THE REQUEST:
Update the data from the line with "How far from the shooting" to the line with "7.42 metres" by replacing "the camera" with "the viewer" and leaving everything else unchanged.

* Start EXERCISE MATERIALS *

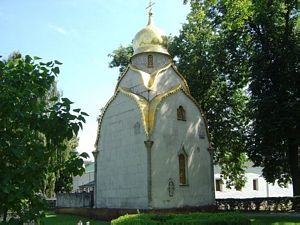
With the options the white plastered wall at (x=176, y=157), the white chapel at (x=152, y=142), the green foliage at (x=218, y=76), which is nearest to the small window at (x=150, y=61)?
the white chapel at (x=152, y=142)

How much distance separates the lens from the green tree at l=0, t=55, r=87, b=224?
13.9 feet

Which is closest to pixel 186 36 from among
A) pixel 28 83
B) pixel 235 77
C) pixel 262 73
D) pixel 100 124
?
pixel 235 77

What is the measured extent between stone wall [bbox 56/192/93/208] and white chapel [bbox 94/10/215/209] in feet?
5.23

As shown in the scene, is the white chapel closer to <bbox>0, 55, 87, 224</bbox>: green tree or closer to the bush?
the bush

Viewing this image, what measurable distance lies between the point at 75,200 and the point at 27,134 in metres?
25.3

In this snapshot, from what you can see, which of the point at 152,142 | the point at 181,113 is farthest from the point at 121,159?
the point at 181,113

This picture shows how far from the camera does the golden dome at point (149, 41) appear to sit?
87.4ft

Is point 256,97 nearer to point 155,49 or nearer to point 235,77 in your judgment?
point 235,77

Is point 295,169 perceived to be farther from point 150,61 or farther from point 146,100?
point 150,61

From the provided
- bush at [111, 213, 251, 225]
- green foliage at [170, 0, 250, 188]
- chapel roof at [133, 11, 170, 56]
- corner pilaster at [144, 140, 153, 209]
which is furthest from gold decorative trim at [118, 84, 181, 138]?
bush at [111, 213, 251, 225]

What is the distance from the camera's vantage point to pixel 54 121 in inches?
180

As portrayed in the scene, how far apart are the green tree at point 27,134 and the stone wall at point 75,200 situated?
22774 mm

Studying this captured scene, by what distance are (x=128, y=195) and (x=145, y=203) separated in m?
1.67

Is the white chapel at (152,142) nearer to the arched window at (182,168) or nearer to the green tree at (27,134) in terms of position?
the arched window at (182,168)
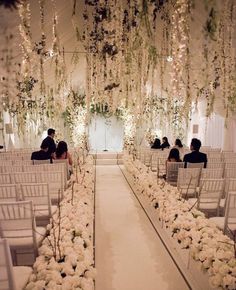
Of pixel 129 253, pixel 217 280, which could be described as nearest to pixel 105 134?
pixel 129 253

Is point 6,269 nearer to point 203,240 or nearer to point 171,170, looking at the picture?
point 203,240

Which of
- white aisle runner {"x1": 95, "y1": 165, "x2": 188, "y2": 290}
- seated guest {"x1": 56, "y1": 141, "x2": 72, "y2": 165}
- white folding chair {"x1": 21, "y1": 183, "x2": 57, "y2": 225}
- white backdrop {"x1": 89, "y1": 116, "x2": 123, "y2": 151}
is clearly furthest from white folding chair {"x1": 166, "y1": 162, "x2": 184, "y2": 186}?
white backdrop {"x1": 89, "y1": 116, "x2": 123, "y2": 151}

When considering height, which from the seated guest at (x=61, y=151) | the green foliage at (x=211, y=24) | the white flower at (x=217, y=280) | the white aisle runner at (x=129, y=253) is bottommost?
the white aisle runner at (x=129, y=253)

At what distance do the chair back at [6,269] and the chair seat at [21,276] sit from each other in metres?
0.19

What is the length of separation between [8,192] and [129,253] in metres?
1.72

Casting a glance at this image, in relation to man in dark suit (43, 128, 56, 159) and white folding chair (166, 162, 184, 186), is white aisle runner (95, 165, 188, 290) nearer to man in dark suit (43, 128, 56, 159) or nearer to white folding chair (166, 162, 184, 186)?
white folding chair (166, 162, 184, 186)

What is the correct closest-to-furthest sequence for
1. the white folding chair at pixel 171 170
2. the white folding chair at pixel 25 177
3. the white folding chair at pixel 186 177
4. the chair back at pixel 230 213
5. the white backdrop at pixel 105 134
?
1. the chair back at pixel 230 213
2. the white folding chair at pixel 25 177
3. the white folding chair at pixel 186 177
4. the white folding chair at pixel 171 170
5. the white backdrop at pixel 105 134

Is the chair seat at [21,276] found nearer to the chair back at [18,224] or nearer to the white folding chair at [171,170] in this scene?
the chair back at [18,224]

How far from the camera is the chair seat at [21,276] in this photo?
2164 millimetres

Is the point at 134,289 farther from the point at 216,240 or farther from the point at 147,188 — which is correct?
the point at 147,188

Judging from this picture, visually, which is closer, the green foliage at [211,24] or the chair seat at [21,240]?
the green foliage at [211,24]

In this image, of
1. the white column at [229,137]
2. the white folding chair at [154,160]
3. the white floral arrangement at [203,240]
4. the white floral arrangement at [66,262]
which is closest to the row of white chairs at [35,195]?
the white floral arrangement at [66,262]

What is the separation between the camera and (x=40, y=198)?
12.6 ft

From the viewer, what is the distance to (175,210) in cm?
334
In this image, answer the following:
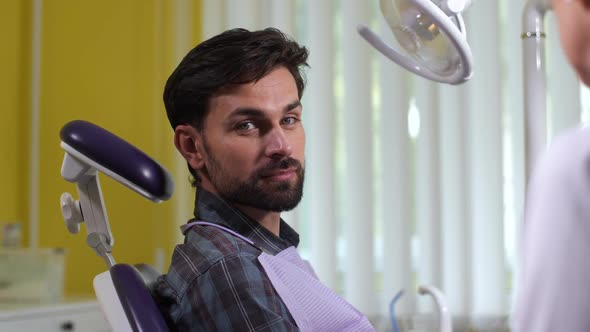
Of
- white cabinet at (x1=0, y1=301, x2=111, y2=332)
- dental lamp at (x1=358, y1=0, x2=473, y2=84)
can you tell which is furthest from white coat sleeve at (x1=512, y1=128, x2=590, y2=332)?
white cabinet at (x1=0, y1=301, x2=111, y2=332)

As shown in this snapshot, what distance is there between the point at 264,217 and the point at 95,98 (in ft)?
6.48

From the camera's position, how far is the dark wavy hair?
48.3 inches

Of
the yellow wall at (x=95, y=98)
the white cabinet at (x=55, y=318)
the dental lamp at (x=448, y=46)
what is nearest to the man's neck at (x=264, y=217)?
the dental lamp at (x=448, y=46)

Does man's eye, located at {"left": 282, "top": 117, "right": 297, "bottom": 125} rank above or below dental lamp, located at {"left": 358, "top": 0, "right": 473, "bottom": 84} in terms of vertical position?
below

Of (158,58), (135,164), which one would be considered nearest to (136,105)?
(158,58)

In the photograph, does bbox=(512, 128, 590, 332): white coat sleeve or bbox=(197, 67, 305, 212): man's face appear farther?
bbox=(197, 67, 305, 212): man's face

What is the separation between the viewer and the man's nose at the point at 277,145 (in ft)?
3.99

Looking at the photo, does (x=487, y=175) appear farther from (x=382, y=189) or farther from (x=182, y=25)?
(x=182, y=25)

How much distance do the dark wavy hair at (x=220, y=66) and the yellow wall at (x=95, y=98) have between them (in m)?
1.72

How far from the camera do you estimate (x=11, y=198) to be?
2871 mm

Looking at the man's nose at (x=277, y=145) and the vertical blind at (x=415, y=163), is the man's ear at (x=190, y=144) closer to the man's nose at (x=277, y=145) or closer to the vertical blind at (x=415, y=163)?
the man's nose at (x=277, y=145)

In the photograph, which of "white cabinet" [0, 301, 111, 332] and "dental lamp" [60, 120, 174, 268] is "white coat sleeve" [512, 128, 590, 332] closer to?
"dental lamp" [60, 120, 174, 268]

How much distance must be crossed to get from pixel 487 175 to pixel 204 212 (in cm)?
141

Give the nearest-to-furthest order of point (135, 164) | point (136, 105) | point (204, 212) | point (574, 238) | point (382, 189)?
1. point (574, 238)
2. point (135, 164)
3. point (204, 212)
4. point (382, 189)
5. point (136, 105)
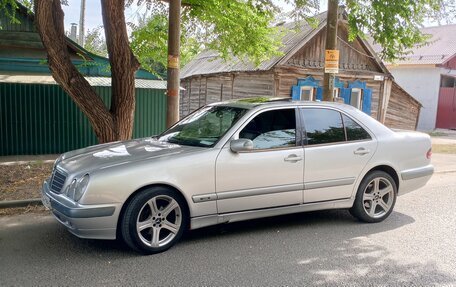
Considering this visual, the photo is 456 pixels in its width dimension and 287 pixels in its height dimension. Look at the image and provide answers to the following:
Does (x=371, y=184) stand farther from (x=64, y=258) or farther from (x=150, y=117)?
(x=150, y=117)

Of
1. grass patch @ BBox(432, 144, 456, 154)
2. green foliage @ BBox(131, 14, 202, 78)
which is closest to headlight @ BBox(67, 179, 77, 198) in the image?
green foliage @ BBox(131, 14, 202, 78)

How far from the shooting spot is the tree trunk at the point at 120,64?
7426mm

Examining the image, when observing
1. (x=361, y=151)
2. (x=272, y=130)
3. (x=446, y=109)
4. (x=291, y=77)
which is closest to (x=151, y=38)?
(x=272, y=130)

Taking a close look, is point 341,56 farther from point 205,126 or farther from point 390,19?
point 205,126

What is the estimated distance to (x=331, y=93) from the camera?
8.56 metres

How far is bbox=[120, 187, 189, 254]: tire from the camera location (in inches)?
177

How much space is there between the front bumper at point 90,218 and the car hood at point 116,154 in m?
0.40

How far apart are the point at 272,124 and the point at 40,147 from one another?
7.42 metres

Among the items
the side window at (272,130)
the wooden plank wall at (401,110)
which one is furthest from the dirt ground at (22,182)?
the wooden plank wall at (401,110)

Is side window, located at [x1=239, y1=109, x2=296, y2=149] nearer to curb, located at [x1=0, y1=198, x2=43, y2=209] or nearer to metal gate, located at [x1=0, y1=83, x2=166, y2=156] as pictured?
curb, located at [x1=0, y1=198, x2=43, y2=209]

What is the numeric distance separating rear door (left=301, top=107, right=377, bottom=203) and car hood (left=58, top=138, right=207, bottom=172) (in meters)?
1.45

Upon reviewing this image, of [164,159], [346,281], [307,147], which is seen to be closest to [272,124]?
[307,147]

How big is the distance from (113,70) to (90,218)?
399cm

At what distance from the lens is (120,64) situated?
7641 millimetres
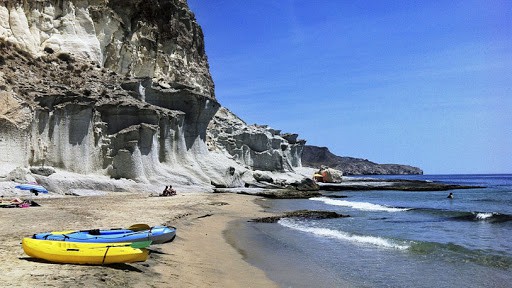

* End EXERCISE MATERIALS *

CORRECT ANSWER:
How far from the shooting spot is the tree trunk at the point at 120,64?
7426mm

Examining the image, when observing
1. (x=361, y=151)
2. (x=272, y=130)
3. (x=446, y=109)
4. (x=291, y=77)
which is closest to (x=151, y=38)?
(x=272, y=130)

Taking a close look, is point 341,56 farther from point 205,126 or farther from point 390,19?
point 205,126

What is the estimated distance to (x=331, y=93) from the viewer?
8.56 metres

How far is bbox=[120, 187, 189, 254]: tire from the viewer location (in inches)?
177

How much space is there between the front bumper at point 90,218 and the car hood at point 116,154 in m?
0.40

How far apart are the point at 272,124 and the point at 40,147 from one another?
7.42 metres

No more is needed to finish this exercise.